(DATASET EXCERPTS)
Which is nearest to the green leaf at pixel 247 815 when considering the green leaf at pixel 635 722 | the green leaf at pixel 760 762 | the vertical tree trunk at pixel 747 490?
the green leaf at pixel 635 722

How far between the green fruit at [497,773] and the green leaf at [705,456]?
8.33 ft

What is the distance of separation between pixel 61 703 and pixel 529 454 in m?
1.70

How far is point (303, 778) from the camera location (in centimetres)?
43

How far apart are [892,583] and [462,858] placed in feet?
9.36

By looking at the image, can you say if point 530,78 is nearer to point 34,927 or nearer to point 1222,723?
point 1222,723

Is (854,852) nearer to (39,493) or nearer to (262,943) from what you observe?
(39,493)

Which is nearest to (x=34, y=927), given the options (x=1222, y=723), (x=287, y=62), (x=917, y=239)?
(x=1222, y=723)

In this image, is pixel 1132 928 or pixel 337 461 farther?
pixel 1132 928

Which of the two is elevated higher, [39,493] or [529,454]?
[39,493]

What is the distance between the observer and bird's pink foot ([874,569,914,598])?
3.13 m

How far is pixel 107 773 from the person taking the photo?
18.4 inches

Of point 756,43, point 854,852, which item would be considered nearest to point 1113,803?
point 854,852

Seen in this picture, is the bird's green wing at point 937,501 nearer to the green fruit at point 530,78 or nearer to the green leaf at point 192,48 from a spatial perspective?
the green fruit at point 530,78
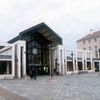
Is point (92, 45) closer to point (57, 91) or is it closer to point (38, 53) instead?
point (38, 53)

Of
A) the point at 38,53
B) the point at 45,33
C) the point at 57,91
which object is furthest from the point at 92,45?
the point at 57,91

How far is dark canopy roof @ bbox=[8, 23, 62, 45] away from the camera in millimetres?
48981

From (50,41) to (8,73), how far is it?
13638 millimetres

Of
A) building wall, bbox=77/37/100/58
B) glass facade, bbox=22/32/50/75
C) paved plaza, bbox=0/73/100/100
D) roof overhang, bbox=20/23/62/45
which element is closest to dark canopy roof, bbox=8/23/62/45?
roof overhang, bbox=20/23/62/45

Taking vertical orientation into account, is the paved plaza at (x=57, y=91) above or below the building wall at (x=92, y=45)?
below

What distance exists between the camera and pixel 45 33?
5238cm

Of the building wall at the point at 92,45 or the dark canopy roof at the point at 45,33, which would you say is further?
the building wall at the point at 92,45

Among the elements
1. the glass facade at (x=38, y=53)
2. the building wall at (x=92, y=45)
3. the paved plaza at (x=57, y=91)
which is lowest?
the paved plaza at (x=57, y=91)

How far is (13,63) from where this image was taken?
145ft

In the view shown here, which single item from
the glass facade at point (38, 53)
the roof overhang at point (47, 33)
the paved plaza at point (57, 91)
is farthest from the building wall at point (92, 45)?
the paved plaza at point (57, 91)

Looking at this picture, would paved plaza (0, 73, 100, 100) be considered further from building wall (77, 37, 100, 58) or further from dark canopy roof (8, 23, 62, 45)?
building wall (77, 37, 100, 58)

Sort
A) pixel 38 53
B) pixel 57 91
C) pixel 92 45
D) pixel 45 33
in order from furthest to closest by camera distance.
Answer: pixel 92 45 < pixel 45 33 < pixel 38 53 < pixel 57 91

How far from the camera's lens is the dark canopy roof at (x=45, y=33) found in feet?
161

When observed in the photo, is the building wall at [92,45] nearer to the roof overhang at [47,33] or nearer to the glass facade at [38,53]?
the roof overhang at [47,33]
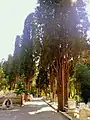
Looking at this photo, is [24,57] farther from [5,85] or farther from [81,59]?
[5,85]

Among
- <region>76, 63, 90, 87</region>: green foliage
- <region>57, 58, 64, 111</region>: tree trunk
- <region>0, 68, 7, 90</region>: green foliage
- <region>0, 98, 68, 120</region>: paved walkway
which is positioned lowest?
<region>0, 98, 68, 120</region>: paved walkway

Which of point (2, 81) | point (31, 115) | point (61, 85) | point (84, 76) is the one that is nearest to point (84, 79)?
point (84, 76)

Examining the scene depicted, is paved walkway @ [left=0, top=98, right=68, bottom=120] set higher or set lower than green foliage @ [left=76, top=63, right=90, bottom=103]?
lower

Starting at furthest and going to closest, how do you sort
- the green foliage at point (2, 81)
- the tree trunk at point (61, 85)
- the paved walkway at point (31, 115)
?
the green foliage at point (2, 81) < the tree trunk at point (61, 85) < the paved walkway at point (31, 115)

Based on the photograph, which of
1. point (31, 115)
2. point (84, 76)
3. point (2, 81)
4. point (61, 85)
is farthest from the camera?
point (2, 81)

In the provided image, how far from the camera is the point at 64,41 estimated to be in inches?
750

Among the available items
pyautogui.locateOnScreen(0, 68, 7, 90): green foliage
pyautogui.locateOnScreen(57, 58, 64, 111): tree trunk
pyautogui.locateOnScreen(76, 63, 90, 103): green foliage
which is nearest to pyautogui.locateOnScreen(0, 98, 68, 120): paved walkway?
pyautogui.locateOnScreen(57, 58, 64, 111): tree trunk

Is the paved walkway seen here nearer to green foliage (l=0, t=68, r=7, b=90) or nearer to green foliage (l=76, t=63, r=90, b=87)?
green foliage (l=76, t=63, r=90, b=87)

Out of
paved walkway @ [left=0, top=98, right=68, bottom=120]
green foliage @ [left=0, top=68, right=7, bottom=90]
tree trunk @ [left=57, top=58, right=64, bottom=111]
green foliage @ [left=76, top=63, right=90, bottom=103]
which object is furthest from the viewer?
green foliage @ [left=0, top=68, right=7, bottom=90]

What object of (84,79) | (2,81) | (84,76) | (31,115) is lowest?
(31,115)

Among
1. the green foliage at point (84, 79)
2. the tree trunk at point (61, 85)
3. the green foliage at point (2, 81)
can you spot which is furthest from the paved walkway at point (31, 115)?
the green foliage at point (2, 81)

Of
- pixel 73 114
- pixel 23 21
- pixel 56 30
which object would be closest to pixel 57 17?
pixel 56 30

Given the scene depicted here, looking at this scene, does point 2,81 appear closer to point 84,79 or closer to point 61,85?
point 84,79

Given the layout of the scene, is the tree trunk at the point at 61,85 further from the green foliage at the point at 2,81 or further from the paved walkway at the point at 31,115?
the green foliage at the point at 2,81
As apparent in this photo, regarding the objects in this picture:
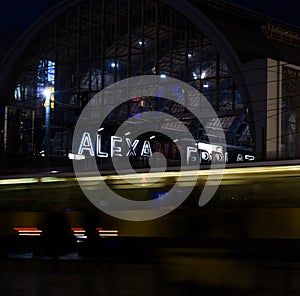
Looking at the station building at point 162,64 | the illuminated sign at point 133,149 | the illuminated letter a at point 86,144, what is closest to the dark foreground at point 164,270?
the station building at point 162,64

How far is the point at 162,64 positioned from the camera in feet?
172

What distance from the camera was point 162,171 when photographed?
2078 centimetres

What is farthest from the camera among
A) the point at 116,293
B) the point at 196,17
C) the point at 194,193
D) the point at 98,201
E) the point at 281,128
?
the point at 196,17

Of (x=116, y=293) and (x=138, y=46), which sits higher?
(x=138, y=46)

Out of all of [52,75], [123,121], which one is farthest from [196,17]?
[52,75]

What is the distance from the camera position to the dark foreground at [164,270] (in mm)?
14734

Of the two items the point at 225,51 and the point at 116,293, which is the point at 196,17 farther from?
the point at 116,293

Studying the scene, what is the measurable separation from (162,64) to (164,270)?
38156 mm

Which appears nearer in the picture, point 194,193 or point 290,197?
point 290,197

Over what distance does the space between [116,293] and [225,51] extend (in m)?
34.8

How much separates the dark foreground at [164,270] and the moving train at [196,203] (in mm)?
457

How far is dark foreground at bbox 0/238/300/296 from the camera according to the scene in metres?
14.7

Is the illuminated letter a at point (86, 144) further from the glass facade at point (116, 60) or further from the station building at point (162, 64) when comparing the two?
the station building at point (162, 64)

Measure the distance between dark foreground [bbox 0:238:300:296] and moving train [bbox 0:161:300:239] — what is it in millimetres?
457
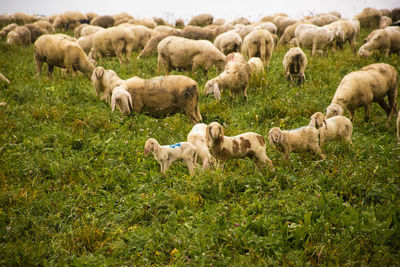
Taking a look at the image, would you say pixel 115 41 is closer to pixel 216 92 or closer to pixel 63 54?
pixel 63 54

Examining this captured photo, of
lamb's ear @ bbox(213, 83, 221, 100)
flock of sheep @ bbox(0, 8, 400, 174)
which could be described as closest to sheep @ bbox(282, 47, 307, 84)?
flock of sheep @ bbox(0, 8, 400, 174)

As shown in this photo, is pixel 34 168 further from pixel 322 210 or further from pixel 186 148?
pixel 322 210

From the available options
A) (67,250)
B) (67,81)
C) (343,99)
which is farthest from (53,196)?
(67,81)

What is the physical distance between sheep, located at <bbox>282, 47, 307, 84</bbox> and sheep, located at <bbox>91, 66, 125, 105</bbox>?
4.76 m

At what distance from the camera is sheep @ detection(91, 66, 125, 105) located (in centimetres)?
817

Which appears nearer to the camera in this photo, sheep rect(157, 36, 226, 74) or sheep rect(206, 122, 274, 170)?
sheep rect(206, 122, 274, 170)

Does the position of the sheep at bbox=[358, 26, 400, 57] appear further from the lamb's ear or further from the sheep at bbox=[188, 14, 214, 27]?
the sheep at bbox=[188, 14, 214, 27]

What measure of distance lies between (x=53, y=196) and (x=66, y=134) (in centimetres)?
206

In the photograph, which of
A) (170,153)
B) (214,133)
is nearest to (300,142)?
(214,133)

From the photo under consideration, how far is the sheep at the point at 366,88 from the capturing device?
6.85m

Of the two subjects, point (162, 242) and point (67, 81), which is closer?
point (162, 242)

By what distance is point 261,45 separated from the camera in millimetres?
11453

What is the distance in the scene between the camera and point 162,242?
12.8 ft

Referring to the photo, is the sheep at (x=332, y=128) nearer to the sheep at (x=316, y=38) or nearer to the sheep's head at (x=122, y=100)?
the sheep's head at (x=122, y=100)
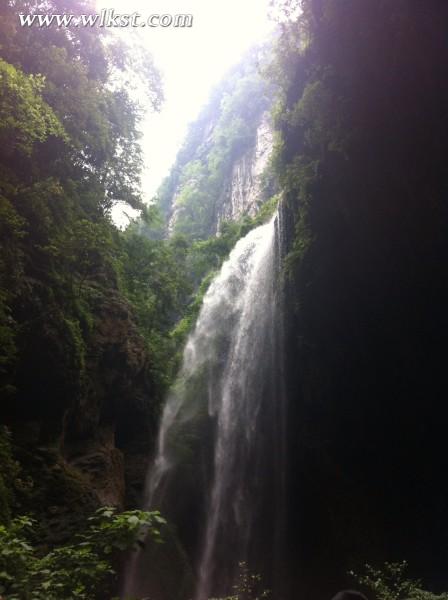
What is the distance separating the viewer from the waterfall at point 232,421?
10672 mm

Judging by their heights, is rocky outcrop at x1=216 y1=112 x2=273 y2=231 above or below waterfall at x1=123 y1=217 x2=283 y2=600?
above

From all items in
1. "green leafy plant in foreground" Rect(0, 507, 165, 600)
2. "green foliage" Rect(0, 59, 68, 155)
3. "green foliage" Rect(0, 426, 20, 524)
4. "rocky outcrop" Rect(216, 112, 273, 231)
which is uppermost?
"rocky outcrop" Rect(216, 112, 273, 231)

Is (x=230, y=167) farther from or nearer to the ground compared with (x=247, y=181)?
A: farther from the ground

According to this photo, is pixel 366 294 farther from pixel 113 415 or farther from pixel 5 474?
pixel 5 474

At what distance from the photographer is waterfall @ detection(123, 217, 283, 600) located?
10.7 m

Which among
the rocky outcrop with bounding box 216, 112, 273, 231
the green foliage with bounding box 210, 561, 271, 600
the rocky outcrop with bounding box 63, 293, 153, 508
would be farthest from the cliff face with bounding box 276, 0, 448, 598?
the rocky outcrop with bounding box 216, 112, 273, 231

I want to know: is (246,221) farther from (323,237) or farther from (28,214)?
(28,214)

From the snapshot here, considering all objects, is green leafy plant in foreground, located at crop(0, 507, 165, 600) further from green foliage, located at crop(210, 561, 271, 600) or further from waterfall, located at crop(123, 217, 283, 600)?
waterfall, located at crop(123, 217, 283, 600)

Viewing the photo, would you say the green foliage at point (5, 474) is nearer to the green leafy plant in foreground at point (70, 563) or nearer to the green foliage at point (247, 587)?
the green leafy plant in foreground at point (70, 563)

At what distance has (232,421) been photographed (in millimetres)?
12531

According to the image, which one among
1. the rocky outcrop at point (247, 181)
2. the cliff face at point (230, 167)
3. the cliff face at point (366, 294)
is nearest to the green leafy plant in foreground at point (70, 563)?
the cliff face at point (366, 294)

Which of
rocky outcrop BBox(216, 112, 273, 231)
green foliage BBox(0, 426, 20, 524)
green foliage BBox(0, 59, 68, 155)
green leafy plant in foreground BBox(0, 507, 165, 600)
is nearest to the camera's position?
green leafy plant in foreground BBox(0, 507, 165, 600)

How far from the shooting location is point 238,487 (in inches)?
451

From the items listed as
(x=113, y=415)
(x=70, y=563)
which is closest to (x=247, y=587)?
(x=113, y=415)
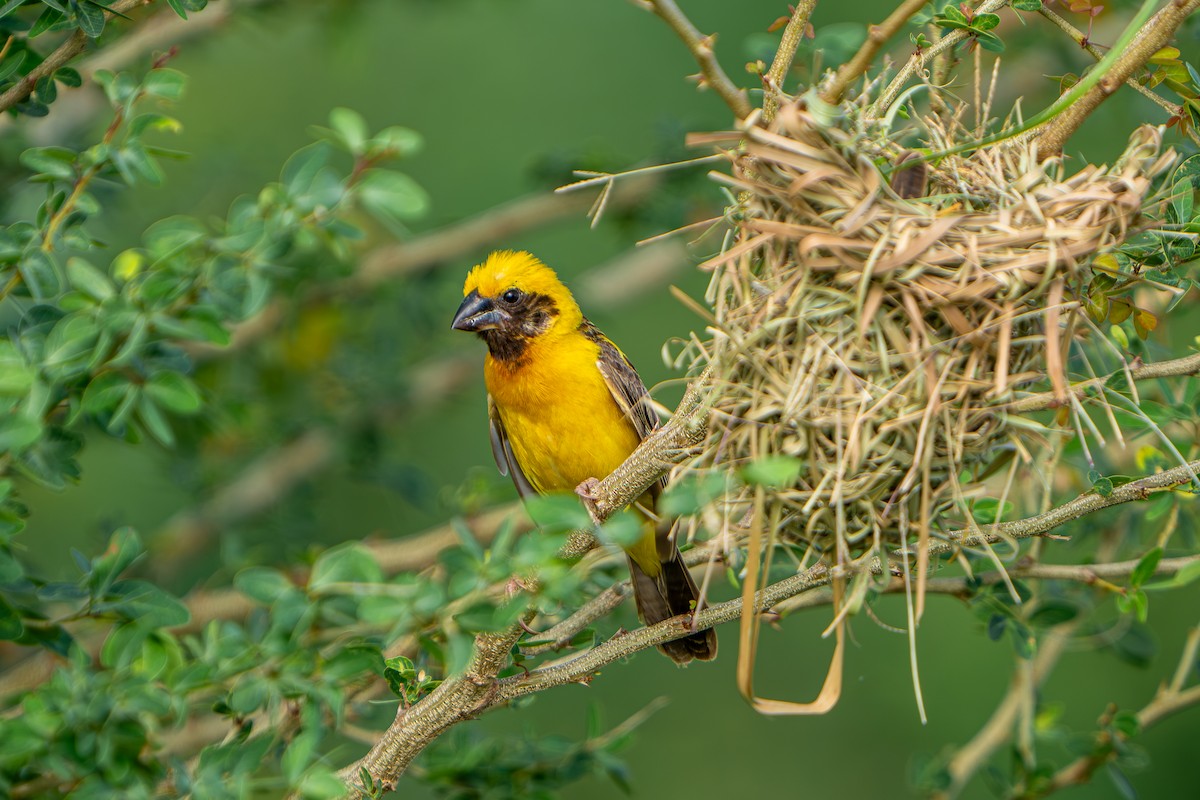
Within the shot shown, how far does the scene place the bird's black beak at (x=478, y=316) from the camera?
4176 millimetres

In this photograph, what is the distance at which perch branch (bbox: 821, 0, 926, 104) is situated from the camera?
7.03 ft

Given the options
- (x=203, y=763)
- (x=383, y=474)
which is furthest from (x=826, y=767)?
(x=203, y=763)

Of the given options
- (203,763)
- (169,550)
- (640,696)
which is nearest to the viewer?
(203,763)

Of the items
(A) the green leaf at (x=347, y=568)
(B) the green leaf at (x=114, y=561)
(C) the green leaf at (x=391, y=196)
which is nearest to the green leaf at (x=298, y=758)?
(A) the green leaf at (x=347, y=568)

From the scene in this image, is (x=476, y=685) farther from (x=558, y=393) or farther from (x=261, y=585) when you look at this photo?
(x=558, y=393)

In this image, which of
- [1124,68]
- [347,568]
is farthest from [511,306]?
[1124,68]

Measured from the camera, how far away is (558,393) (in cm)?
409

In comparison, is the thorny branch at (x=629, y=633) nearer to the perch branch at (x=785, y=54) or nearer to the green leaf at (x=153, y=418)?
the perch branch at (x=785, y=54)

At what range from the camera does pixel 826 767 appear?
7895 mm

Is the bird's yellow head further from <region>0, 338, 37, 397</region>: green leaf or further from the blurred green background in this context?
<region>0, 338, 37, 397</region>: green leaf

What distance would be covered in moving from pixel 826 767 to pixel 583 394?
4.74m

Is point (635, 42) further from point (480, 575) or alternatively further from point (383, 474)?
point (480, 575)

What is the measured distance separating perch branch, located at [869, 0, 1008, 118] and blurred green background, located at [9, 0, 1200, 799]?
3.66 ft

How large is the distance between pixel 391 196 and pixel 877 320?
46.1 inches
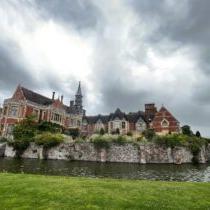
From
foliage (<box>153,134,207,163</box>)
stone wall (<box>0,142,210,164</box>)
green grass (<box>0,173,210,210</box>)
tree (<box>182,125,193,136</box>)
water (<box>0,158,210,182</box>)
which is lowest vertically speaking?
green grass (<box>0,173,210,210</box>)

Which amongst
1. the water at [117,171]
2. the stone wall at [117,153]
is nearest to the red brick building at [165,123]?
the stone wall at [117,153]

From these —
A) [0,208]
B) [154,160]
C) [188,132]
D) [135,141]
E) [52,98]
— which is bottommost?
[0,208]

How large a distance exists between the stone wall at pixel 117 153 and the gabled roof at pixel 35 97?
2273cm

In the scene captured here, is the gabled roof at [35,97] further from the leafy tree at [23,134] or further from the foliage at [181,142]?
the foliage at [181,142]

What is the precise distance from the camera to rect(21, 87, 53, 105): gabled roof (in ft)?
220

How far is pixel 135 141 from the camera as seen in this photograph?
45.5m

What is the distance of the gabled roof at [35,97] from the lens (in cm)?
6710

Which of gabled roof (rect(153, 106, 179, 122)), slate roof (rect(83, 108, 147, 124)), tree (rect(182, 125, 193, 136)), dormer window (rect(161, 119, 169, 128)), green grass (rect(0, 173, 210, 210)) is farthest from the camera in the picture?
slate roof (rect(83, 108, 147, 124))

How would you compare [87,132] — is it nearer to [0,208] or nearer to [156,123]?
[156,123]

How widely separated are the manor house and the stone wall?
664 inches

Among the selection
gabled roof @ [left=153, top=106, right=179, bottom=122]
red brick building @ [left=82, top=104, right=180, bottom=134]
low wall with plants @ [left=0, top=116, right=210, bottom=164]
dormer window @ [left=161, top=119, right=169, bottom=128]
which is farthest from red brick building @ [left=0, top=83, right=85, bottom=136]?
dormer window @ [left=161, top=119, right=169, bottom=128]

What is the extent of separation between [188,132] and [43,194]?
56.4 m

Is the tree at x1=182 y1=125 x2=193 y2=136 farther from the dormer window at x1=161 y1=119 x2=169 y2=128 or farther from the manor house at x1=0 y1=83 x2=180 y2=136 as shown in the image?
the dormer window at x1=161 y1=119 x2=169 y2=128

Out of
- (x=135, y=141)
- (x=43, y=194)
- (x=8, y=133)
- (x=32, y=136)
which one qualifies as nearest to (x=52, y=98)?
(x=8, y=133)
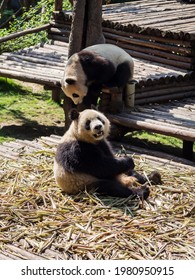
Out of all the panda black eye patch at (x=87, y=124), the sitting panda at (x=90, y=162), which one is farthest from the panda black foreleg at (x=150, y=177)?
the panda black eye patch at (x=87, y=124)

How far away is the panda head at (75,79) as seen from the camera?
7754mm

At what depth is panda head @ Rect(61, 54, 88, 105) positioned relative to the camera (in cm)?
775

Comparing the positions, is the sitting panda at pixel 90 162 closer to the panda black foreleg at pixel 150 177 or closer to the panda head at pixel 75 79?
the panda black foreleg at pixel 150 177

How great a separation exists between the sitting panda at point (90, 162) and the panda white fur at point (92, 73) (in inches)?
94.3

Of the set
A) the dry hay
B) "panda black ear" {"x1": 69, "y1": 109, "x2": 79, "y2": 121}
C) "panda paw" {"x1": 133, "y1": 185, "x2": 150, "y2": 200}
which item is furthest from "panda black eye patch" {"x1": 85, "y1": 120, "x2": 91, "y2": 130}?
"panda paw" {"x1": 133, "y1": 185, "x2": 150, "y2": 200}

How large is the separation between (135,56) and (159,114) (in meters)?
2.42

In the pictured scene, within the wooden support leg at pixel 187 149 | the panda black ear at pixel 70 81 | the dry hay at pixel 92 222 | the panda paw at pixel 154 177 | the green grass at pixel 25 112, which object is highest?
the panda black ear at pixel 70 81

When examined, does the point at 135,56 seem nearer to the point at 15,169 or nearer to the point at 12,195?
the point at 15,169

(DIRECTIONS FOR THIS TASK) Quote the entries above verbatim, starting with the line that contains "In this photograph, what" and continuing through the line that contains "46.1 inches".

(COMPLETE ANSWER)
In this photograph, what is the distance at which perch branch (bbox: 821, 0, 926, 104) is situated from the camera?
7.03 ft

Given the options
- (x=203, y=763)
- (x=383, y=474)
which is furthest from (x=826, y=767)?
(x=203, y=763)

Of the given options
- (203,763)
- (169,550)
- (640,696)
which is nearest to the viewer?
(203,763)

Of the items
(A) the green leaf at (x=347, y=568)
(B) the green leaf at (x=114, y=561)
(C) the green leaf at (x=391, y=196)
which is nearest to the green leaf at (x=298, y=758)?
(A) the green leaf at (x=347, y=568)

From the scene in this image, is (x=476, y=685) farther from (x=558, y=393) or farther from (x=261, y=585) when you look at this photo?
(x=558, y=393)

In this image, which of
- [1124,68]
- [347,568]
is farthest from [511,306]?
[1124,68]

Measured from the camera, how far away is (558,393) (in cm)?
409

In comparison, is the thorny branch at (x=629, y=633) nearer to the perch branch at (x=785, y=54) or nearer to the green leaf at (x=153, y=418)?
the perch branch at (x=785, y=54)

At what range from the camera does pixel 826 767 appear?
7895 mm

Is the bird's yellow head further from <region>0, 338, 37, 397</region>: green leaf or further from the blurred green background in this context?
<region>0, 338, 37, 397</region>: green leaf

What distance would be covered in moving from pixel 826 767 to pixel 583 394?
4.74m

Is point (635, 42) further from point (480, 575) or alternatively further from point (383, 474)?
point (480, 575)

What is the measured distance separating perch branch, located at [869, 0, 1008, 118] and blurred green background, located at [9, 0, 1200, 799]?
3.66 ft

How large is the distance between pixel 391 196 and pixel 877 320?
46.1 inches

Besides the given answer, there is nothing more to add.